- **TASK**:
Lay out every line of the entries below as a JSON list of strings, one string per line, skipping blank lines and leaving out the pictures.

- **ENTRIES SHOWN**:
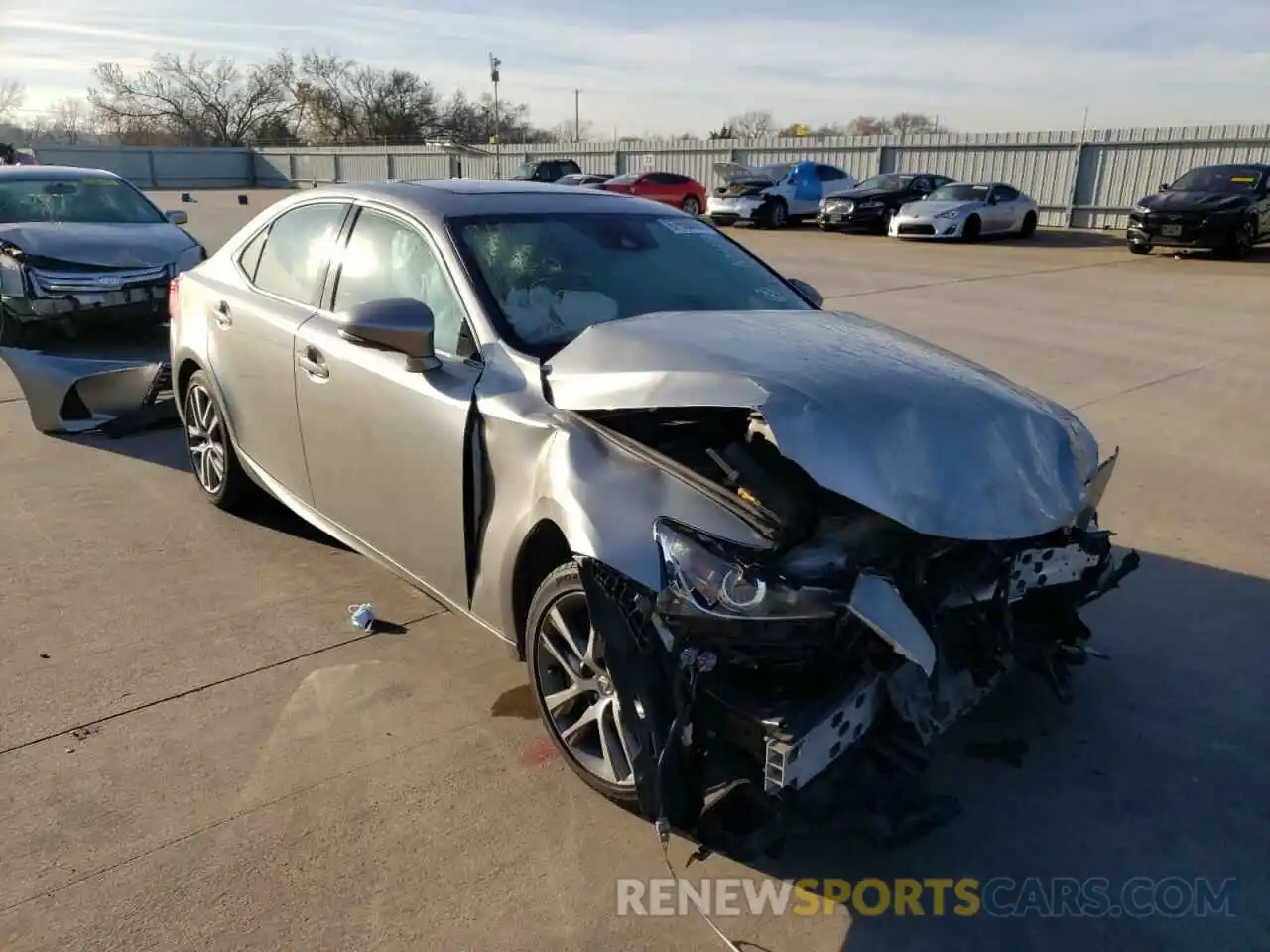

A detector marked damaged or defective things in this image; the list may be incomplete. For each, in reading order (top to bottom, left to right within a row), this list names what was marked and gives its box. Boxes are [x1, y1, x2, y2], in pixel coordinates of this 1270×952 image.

damaged front end [0, 242, 184, 436]
crumpled hood [0, 223, 195, 269]
damaged silver car [0, 166, 202, 433]
damaged silver car [171, 182, 1143, 848]
crumpled hood [546, 309, 1102, 540]
crumpled hood [899, 197, 975, 219]
crack in pavement [818, 254, 1148, 301]
detached front bumper [1127, 213, 1234, 250]
crumpled hood [1143, 191, 1249, 213]
crack in pavement [0, 611, 446, 762]
damaged front end [572, 406, 1137, 848]
crack in pavement [0, 715, 490, 918]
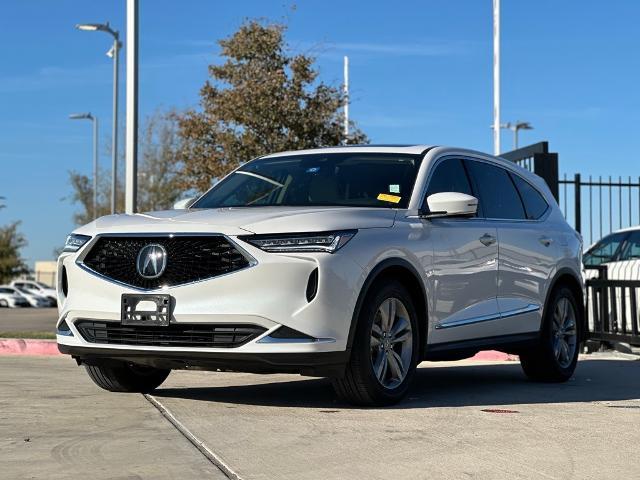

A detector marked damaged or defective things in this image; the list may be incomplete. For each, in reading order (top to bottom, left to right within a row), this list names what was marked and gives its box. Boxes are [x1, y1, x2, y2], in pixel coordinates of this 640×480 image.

pavement crack [142, 394, 242, 480]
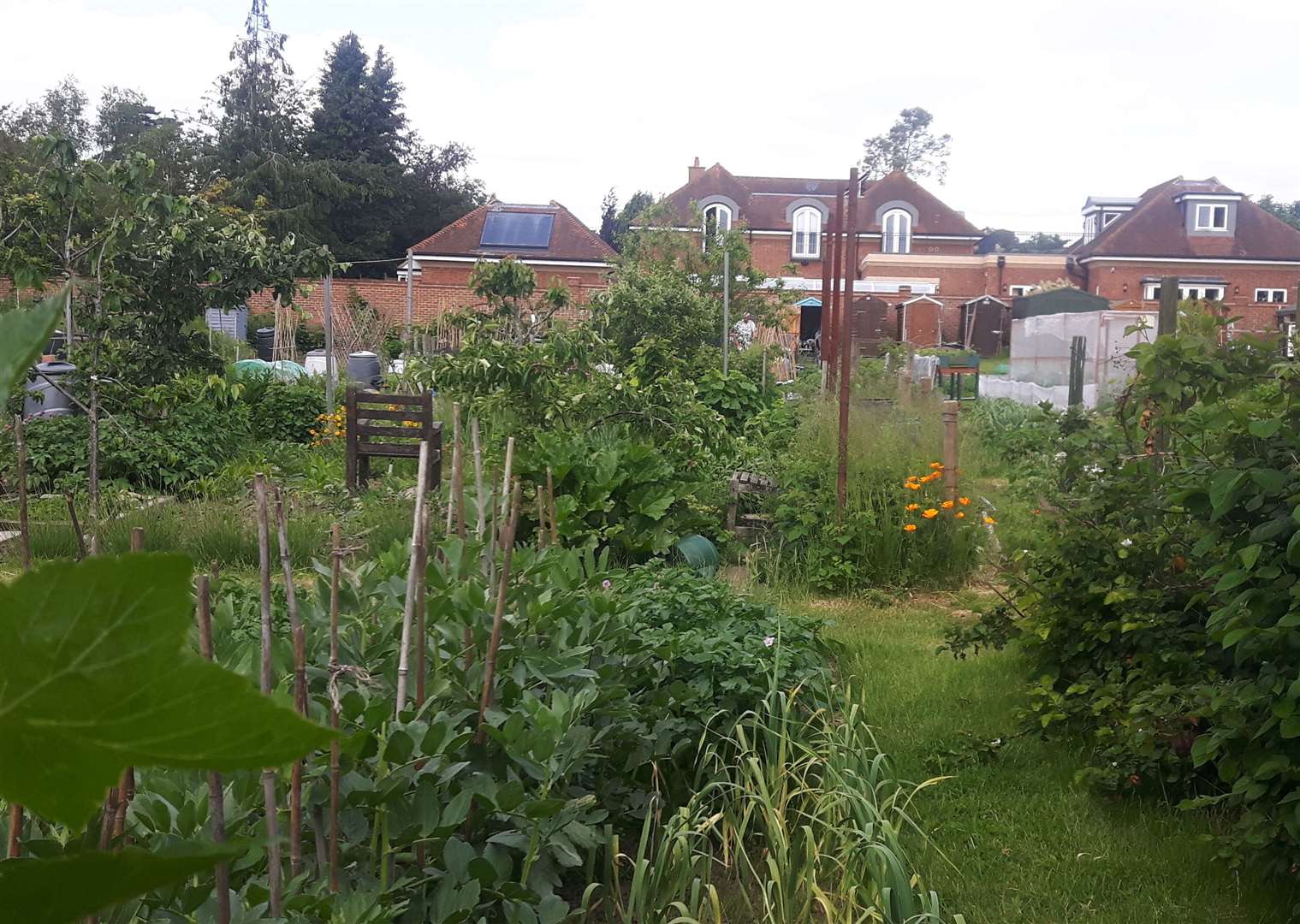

- **REPLY TO THE EXERCISE**:
[
  "A detector marked damaged or defective things in this image; the list may be incomplete. For each, in reading order (top to bottom, left to right within a row), this list names what was marked and gives its box. Boxes are [x1, y1, x2, y2], in pixel coordinates of this 1270×952 image.",
  "damaged front end [0, 242, 184, 436]",
  "crumpled hood [0, 223, 195, 269]",
  "damaged silver car [0, 166, 202, 433]",
  "damaged silver car [171, 182, 1143, 848]",
  "crumpled hood [546, 309, 1102, 540]",
  "crumpled hood [899, 197, 975, 219]",
  "crack in pavement [818, 254, 1148, 301]",
  "detached front bumper [1127, 213, 1234, 250]",
  "crumpled hood [1143, 191, 1249, 213]",
  "crack in pavement [0, 611, 446, 762]",
  "damaged front end [572, 406, 1137, 848]",
  "crack in pavement [0, 715, 490, 918]",
  "A detector marked damaged or defective things in this image; the list may be incomplete. For each, in reading order (top to bottom, left to right within a row), this list names what was marked and gives its box. Boxes are [x1, y1, x2, y2], in pixel coordinates of this 640×480 image.",
  "pavement crack [142, 394, 242, 480]"
]